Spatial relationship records
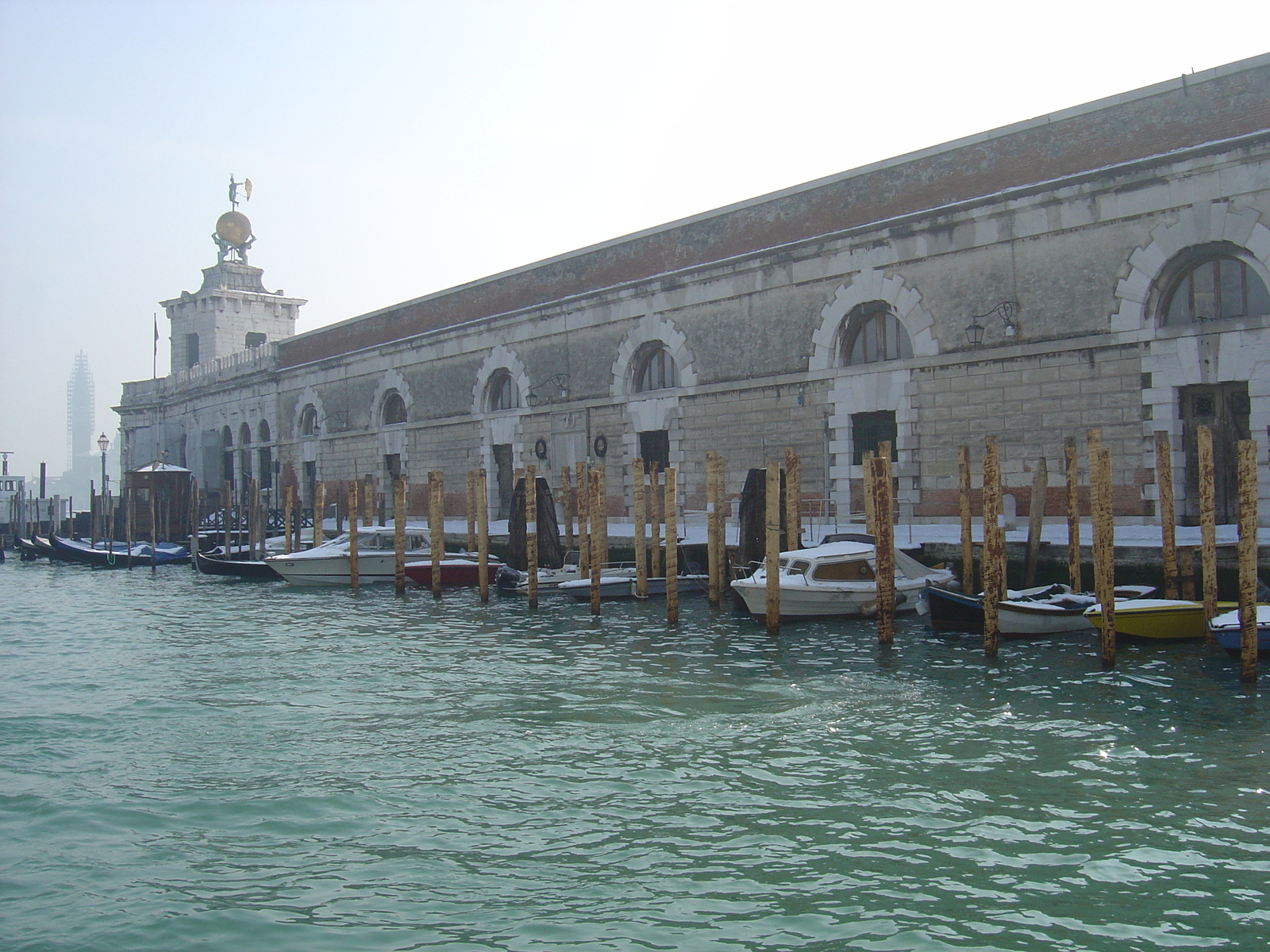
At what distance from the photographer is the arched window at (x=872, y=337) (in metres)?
18.4

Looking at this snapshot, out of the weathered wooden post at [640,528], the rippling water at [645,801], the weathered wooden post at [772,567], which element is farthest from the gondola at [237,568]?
the weathered wooden post at [772,567]

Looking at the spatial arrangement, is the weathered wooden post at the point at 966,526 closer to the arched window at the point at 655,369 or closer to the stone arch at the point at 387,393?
the arched window at the point at 655,369

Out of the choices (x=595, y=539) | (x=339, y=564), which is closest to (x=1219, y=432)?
(x=595, y=539)

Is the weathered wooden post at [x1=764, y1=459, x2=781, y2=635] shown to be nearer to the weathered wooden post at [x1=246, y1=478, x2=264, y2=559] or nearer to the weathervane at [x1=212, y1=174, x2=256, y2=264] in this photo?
the weathered wooden post at [x1=246, y1=478, x2=264, y2=559]

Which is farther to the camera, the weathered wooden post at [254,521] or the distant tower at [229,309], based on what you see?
the distant tower at [229,309]

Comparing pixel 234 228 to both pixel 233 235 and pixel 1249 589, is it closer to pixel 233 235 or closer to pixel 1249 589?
pixel 233 235

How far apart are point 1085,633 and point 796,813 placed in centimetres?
795

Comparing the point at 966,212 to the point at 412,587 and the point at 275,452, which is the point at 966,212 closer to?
the point at 412,587

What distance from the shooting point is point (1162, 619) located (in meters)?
12.1

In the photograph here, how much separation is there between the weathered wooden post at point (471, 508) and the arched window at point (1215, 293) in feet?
38.6

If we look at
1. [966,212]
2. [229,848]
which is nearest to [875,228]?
[966,212]

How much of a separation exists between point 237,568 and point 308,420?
12426 mm

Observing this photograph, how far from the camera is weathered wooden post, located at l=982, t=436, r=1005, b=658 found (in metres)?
11.5

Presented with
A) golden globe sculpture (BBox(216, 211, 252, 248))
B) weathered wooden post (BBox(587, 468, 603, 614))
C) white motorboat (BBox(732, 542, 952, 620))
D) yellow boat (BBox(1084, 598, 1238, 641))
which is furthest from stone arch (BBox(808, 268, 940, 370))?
golden globe sculpture (BBox(216, 211, 252, 248))
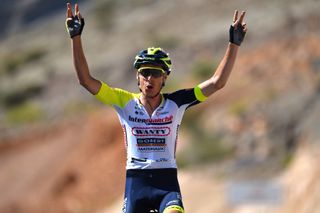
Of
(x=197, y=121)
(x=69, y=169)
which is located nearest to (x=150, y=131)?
(x=197, y=121)

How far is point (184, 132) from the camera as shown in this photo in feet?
120

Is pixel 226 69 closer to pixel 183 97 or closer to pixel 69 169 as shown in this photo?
pixel 183 97

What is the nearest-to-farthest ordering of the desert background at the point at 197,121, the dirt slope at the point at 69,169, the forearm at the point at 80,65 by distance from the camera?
the forearm at the point at 80,65, the desert background at the point at 197,121, the dirt slope at the point at 69,169

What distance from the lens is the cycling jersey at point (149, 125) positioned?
9.27 metres

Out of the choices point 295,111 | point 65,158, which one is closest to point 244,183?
point 295,111

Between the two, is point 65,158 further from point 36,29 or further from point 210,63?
point 36,29

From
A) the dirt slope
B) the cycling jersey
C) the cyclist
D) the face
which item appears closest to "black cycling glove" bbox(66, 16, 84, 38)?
the cyclist

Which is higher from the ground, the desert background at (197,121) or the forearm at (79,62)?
the desert background at (197,121)

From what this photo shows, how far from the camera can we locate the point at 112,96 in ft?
30.7

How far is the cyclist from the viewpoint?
922 centimetres

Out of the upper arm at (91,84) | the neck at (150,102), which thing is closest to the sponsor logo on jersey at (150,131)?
the neck at (150,102)

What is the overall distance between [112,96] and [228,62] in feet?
3.81

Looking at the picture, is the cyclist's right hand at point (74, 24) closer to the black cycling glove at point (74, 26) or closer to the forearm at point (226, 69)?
the black cycling glove at point (74, 26)

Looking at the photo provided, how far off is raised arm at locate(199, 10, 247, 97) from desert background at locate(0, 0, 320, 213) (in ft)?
39.7
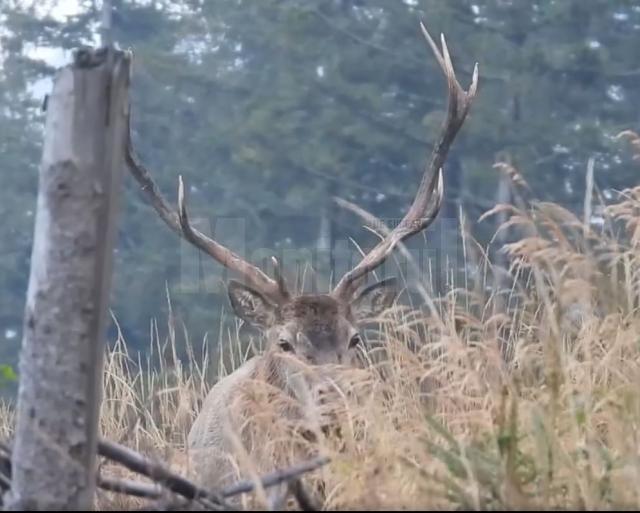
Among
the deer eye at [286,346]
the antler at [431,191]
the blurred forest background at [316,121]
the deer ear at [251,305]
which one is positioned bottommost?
the deer eye at [286,346]

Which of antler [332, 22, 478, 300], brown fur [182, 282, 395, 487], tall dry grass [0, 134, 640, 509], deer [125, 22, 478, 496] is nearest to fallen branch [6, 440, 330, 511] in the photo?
tall dry grass [0, 134, 640, 509]

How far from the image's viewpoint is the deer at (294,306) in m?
5.69

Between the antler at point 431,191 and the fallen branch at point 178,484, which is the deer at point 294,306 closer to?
the antler at point 431,191

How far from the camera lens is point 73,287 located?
3.17 m

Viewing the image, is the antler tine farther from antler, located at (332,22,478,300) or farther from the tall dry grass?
the tall dry grass

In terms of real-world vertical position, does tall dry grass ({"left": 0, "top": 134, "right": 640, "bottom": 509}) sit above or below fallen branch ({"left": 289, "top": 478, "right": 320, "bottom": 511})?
above

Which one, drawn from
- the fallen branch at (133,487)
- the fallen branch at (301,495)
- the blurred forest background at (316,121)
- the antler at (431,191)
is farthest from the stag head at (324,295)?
the blurred forest background at (316,121)

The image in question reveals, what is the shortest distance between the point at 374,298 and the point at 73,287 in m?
3.23

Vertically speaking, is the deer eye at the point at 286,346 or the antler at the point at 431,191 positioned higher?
the antler at the point at 431,191

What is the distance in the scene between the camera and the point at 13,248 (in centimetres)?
2423

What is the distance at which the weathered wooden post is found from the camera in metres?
3.15

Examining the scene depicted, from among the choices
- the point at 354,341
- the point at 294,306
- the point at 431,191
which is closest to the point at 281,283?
the point at 294,306

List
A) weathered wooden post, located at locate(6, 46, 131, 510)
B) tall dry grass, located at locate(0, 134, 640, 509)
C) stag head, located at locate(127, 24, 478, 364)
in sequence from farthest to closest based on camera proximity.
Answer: stag head, located at locate(127, 24, 478, 364), tall dry grass, located at locate(0, 134, 640, 509), weathered wooden post, located at locate(6, 46, 131, 510)

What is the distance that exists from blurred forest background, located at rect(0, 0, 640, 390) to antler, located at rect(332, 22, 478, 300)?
13736 mm
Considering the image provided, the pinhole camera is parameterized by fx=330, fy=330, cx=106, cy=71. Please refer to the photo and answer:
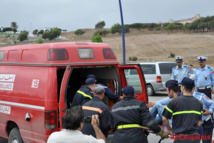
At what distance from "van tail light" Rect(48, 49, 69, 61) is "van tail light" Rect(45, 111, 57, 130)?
1010 mm

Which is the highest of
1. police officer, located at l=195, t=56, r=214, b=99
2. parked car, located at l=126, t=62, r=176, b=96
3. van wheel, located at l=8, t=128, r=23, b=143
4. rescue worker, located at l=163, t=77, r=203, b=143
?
rescue worker, located at l=163, t=77, r=203, b=143

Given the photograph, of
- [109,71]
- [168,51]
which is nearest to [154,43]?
[168,51]

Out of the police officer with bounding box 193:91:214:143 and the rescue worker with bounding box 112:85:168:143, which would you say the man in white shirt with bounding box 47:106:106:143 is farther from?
the police officer with bounding box 193:91:214:143

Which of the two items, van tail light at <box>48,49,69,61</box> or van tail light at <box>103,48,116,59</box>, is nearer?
van tail light at <box>48,49,69,61</box>

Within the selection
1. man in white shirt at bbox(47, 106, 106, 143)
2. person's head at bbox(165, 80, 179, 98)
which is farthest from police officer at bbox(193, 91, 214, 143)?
man in white shirt at bbox(47, 106, 106, 143)

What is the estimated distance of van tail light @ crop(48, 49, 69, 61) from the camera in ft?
20.3

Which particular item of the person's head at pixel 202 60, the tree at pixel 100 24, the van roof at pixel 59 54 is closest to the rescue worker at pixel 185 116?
the van roof at pixel 59 54

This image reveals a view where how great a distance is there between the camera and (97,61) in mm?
6824

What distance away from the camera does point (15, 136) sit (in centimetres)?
696

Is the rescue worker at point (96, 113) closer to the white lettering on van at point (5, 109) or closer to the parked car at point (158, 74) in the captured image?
the white lettering on van at point (5, 109)

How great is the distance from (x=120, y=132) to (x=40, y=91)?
6.35ft

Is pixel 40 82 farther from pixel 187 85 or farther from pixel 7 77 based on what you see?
pixel 187 85

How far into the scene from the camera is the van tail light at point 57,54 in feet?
20.3

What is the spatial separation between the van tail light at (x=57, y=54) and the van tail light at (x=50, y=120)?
101 centimetres
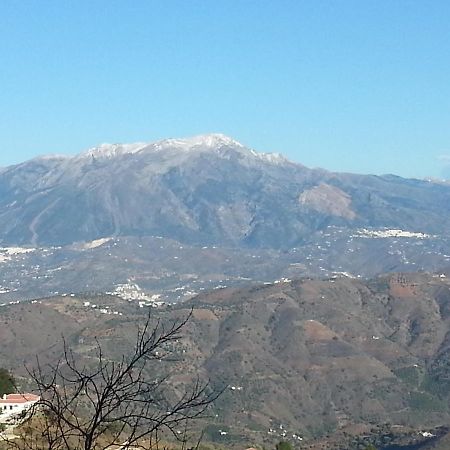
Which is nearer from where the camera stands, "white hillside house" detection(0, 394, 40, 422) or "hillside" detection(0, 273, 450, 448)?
"white hillside house" detection(0, 394, 40, 422)

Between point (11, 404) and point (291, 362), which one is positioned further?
point (291, 362)

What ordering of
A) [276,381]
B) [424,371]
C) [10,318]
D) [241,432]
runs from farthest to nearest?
[10,318] → [424,371] → [276,381] → [241,432]

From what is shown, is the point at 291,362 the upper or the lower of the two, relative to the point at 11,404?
lower

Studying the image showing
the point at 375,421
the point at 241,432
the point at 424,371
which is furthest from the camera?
the point at 424,371

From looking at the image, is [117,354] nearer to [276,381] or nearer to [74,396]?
[276,381]

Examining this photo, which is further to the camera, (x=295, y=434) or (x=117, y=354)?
(x=117, y=354)

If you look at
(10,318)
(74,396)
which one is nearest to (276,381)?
(10,318)

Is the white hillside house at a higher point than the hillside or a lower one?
higher

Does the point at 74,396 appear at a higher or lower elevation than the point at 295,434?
higher

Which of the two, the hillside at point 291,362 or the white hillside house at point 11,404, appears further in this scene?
the hillside at point 291,362

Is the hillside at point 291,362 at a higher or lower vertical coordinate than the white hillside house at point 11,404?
lower

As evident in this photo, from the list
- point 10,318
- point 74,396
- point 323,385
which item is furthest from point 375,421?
point 74,396
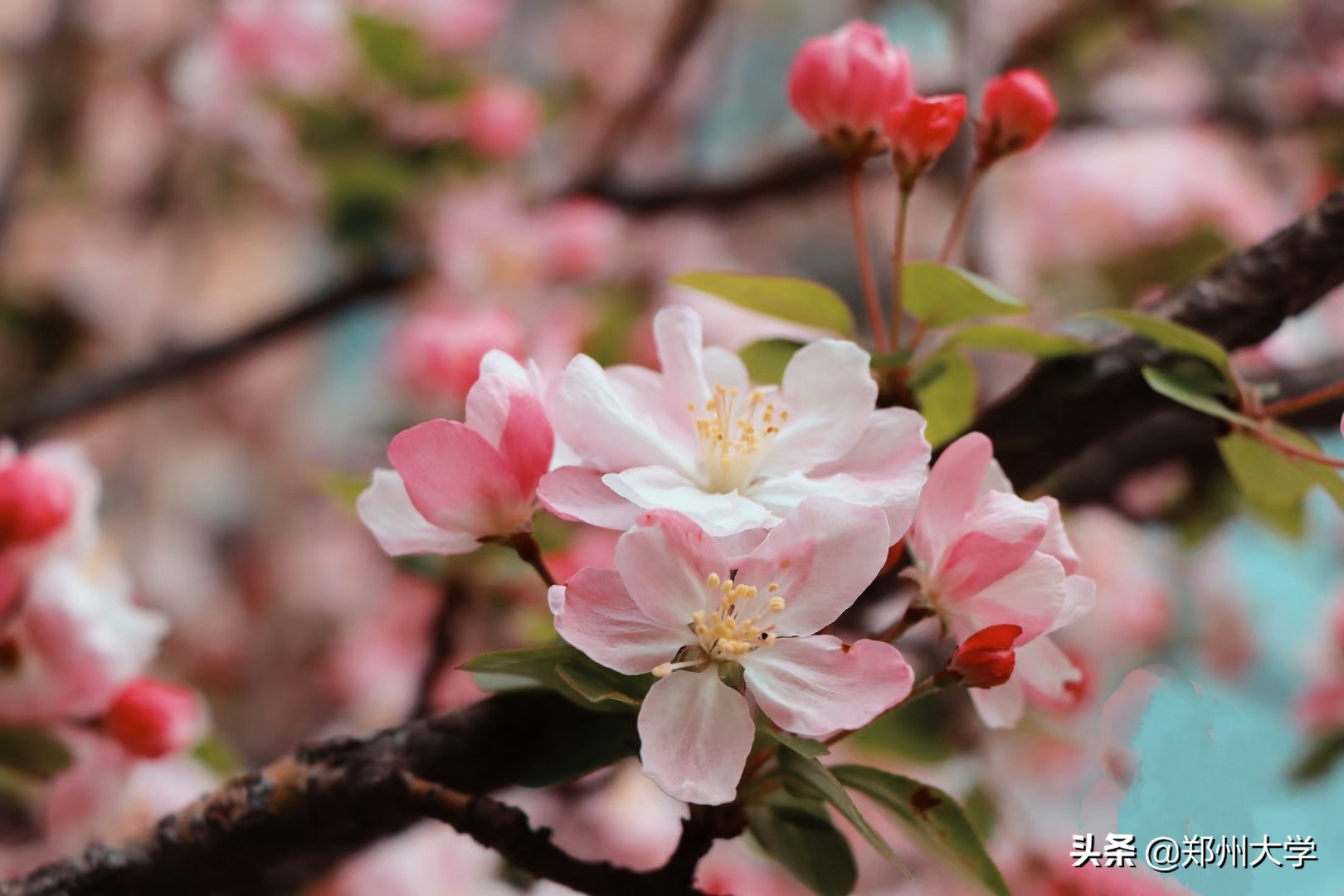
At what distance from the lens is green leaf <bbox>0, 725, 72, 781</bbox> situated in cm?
58

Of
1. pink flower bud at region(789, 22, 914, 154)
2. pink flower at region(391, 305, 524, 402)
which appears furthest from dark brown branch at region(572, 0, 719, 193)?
pink flower bud at region(789, 22, 914, 154)

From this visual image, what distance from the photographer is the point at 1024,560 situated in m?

* DIRECTIVE
Repeat only the lines from the line with "Examining this photo, which" to the end of the entries, including both the first and the last line, and drop every picture.

* RESPONSE
Examining this photo, which is further to the camera, (x=295, y=434) or (x=117, y=354)?
(x=117, y=354)

If you look at
(10,318)
(74,396)
which one is nearest to (276,381)?
(10,318)

Is the white hillside house at a higher point than the hillside or a lower one?
higher

Does the point at 74,396 appear at a higher or lower elevation than the point at 295,434?
higher

Which of the two, the hillside at point 291,362 or the white hillside house at point 11,404, appears further in this scene?
the hillside at point 291,362

Is the hillside at point 291,362 at a higher or lower vertical coordinate than the white hillside house at point 11,404?
lower

As evident in this photo, from the list
- point 10,318
- point 74,396
- point 323,385
which item is furthest from point 375,421?
point 74,396
At what distance from the lens is green leaf <bbox>0, 725, 72, 781</bbox> situated in cm?
58

Of
1. pink flower bud at region(789, 22, 914, 154)
2. pink flower at region(391, 305, 524, 402)
which appears furthest from dark brown branch at region(572, 0, 719, 193)?
pink flower bud at region(789, 22, 914, 154)

From this visual image, what distance from the photographer is the point at 1024,560 situated in m?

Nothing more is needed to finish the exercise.